When an innovation is successful, the company and society reap massive rewards. The company gains market share or increases profit margins, and customers get an even better product. Electric vehicles (EVs) have been around since 1830 and competed with gasoline cars until Ford’s internal combustion engine (ICE) cars became too efficient and affordable for EVs to compete. The reason ICE cars beat EVs at the time was that they had infrastructural advantages that propelled their success. Electricity was not yet widely available outside city centers, severely limiting the market for cars tied to that infrastructure. For ICE cars, drivers could carry spare cans of gasoline for long journeys. By the mid-1900, most EVs either converted to ICE or went bust. The few that remained kept experimenting because of some promising advantages to EVs: they have more torque and fewer moving parts which makes them more reliable and easier to maintain. Since so few manufacturers ventured into EVs, there was not enough capital or resources invested into the technology for the batteries to develop.

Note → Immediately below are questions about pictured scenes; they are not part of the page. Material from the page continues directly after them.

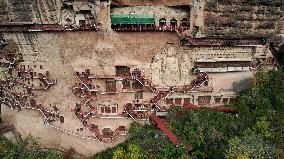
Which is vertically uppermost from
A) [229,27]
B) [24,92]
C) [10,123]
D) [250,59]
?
[229,27]

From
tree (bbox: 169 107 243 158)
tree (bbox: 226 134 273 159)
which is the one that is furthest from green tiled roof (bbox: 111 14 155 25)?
tree (bbox: 226 134 273 159)

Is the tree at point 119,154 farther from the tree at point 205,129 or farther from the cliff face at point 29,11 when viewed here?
the cliff face at point 29,11

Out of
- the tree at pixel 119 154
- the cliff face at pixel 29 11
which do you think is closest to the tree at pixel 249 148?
the tree at pixel 119 154

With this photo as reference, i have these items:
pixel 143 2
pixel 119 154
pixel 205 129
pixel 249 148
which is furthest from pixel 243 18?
pixel 119 154

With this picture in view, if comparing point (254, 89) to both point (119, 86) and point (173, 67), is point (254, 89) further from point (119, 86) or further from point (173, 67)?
point (119, 86)

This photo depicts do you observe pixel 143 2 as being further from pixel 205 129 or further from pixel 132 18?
pixel 205 129

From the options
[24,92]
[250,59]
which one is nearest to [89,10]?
[24,92]
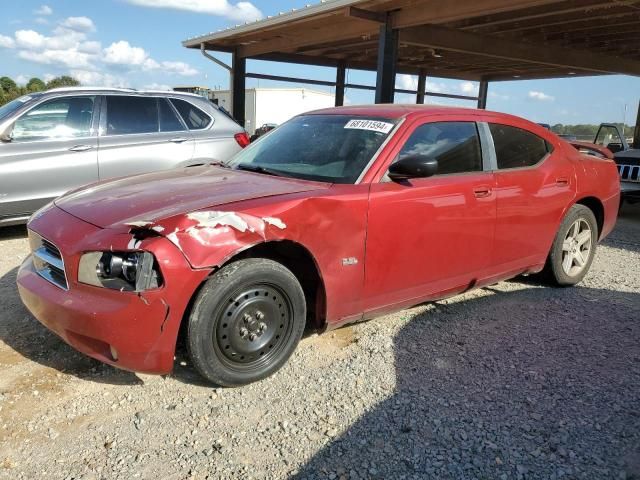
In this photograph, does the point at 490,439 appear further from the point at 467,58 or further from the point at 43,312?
the point at 467,58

Wright’s law explains this situation down to a tee. Wright’s law states that progress increases with experience: Each percentage increase in cumulative production in a given industry results in a fixed percentage improvement in production efficiency. So due to infrastructural hurdles, EVs were not produced as much as ICE cars. As cumulative ICE production increased, so did its production efficiency and innovation, furthering the gap between EV and ICE efficiency. Since 2008, Tesla Motors focused all its capital and resources on EVs and managed to build a product appealing enough to sell which attracted investors. With the extra capital of investors, Tesla was able to increase production and R&D. Through that, they have made massive improvements to lithium-ion battery efficiency such as range, safety, charge time, and life cycle. In addition to improving battery technology, they have helped cultivate the investment into self-driving technology, over-the-air (OTA) software updates, and the supercharger network. EVs have actually always been quicker, more efficient, more reliable, and of course more eco-friendly than ICEs, but due to Wright’s law and the nature of business (profit or die), it took a while to develop. EVs are now finally making their way to their rightful place as the mainstream car.
Wright’s law was actually determined while studying airplane manufacture—for every doubling of airplane production the labor requirement was reduced by 10-15%. The law can be used to predict the prices of products in many different industries.

All of this makes me wonder what amazing technology we have out there that is either exclusively available to certain people, or on standby until it is financially viable to manufacture. It is possible that we already have lightning-fast internet, flying cars, war drones, and even a time machine, but due to the nature of business and supply chain, we just don’t have access to it… yet.